--- Extracted material ---

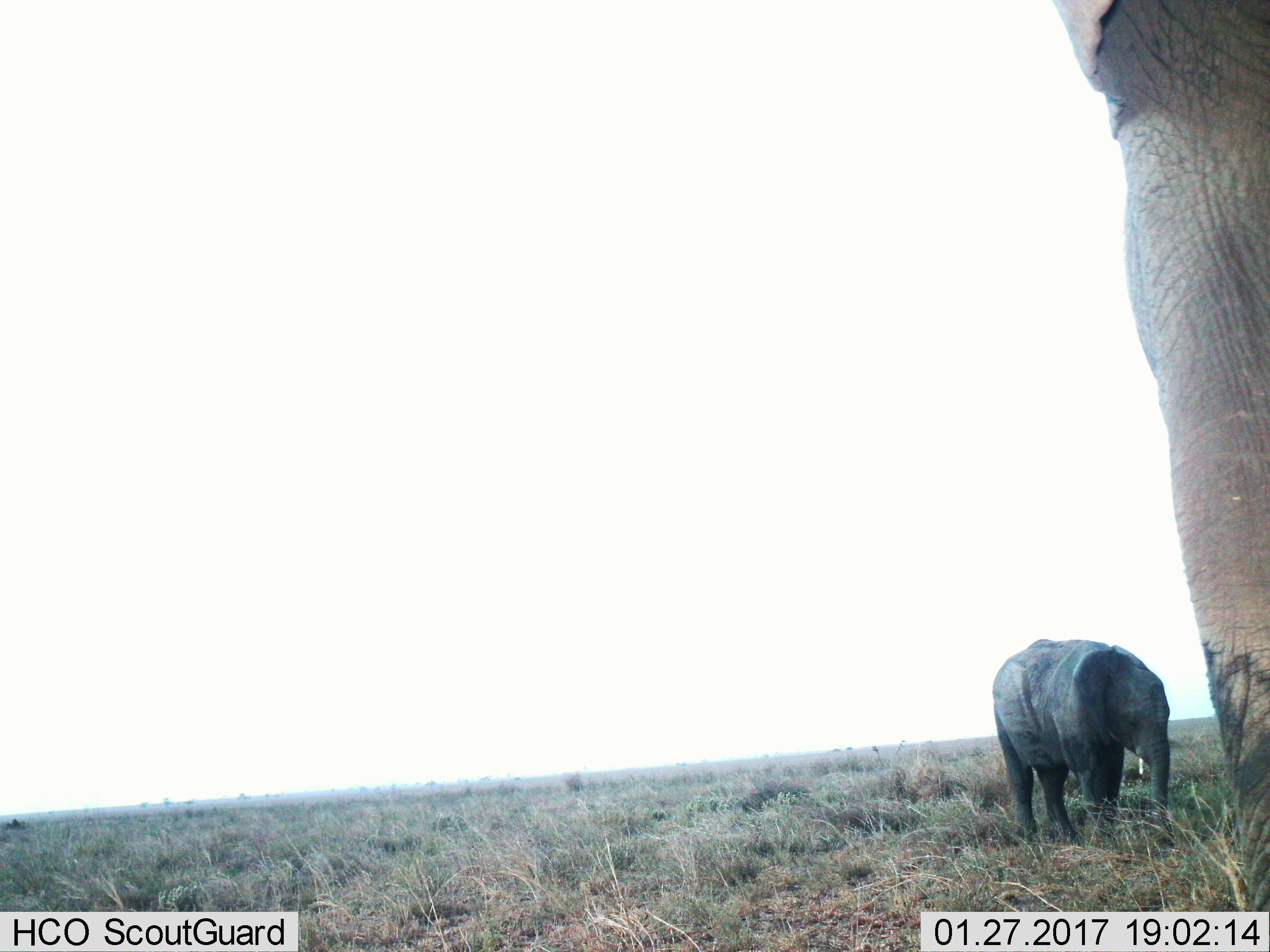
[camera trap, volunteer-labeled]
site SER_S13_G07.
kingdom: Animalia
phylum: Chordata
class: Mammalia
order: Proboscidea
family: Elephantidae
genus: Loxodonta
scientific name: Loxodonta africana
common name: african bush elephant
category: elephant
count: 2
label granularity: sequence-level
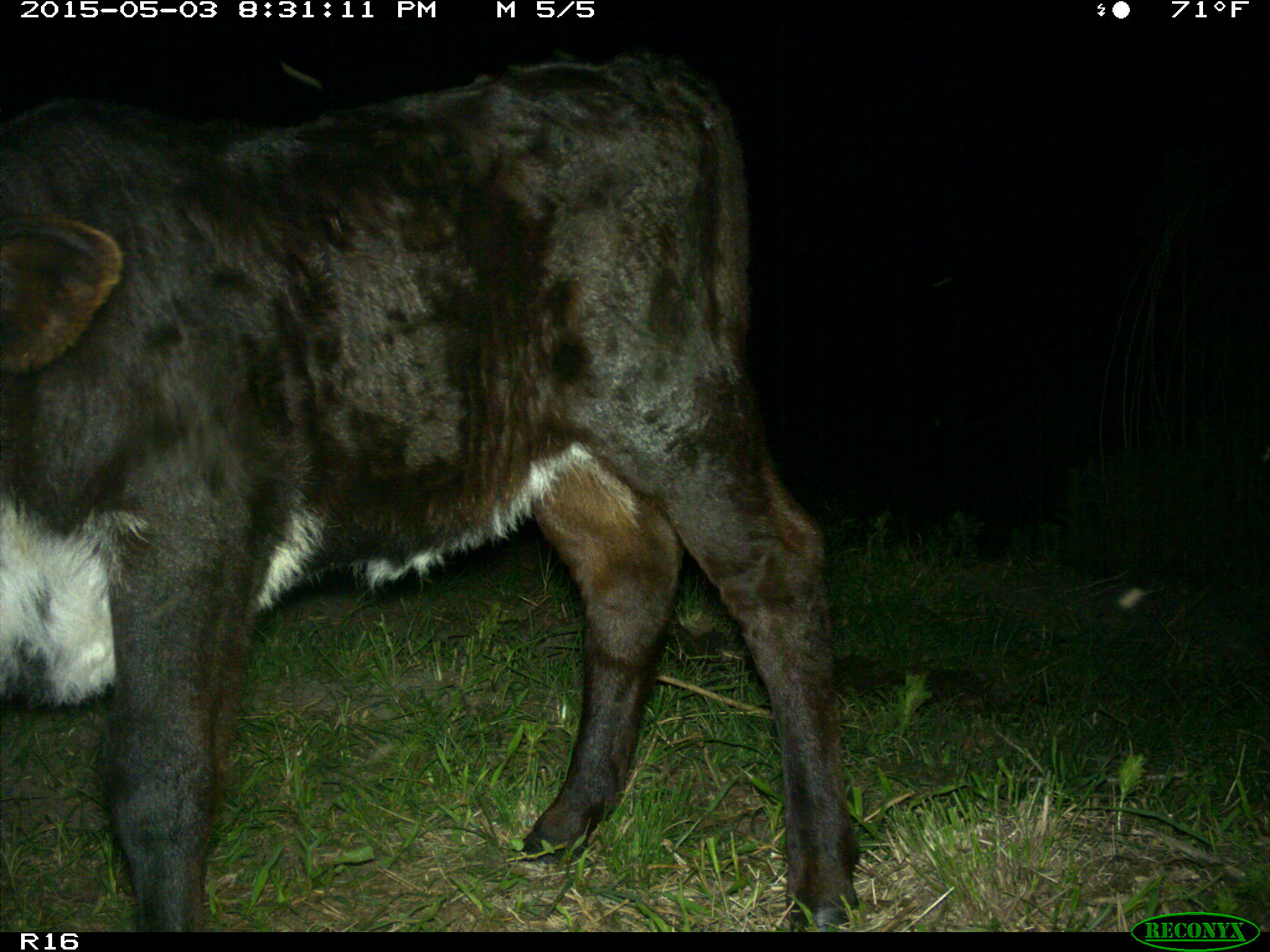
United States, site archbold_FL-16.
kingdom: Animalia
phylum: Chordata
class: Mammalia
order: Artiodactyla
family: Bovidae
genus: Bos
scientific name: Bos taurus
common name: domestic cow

---

Make a word-for-word copy of the records above, excluding all pictures.

Result for this task:
[camera trap, volunteer-labeled]
site SER_S13_G07.
kingdom: Animalia
phylum: Chordata
class: Mammalia
order: Proboscidea
family: Elephantidae
genus: Loxodonta
scientific name: Loxodonta africana
common name: african bush elephant
category: elephant
count: 2
label granularity: sequence-level
United States, site archbold_FL-16.
kingdom: Animalia
phylum: Chordata
class: Mammalia
order: Artiodactyla
family: Bovidae
genus: Bos
scientific name: Bos taurus
common name: domestic cow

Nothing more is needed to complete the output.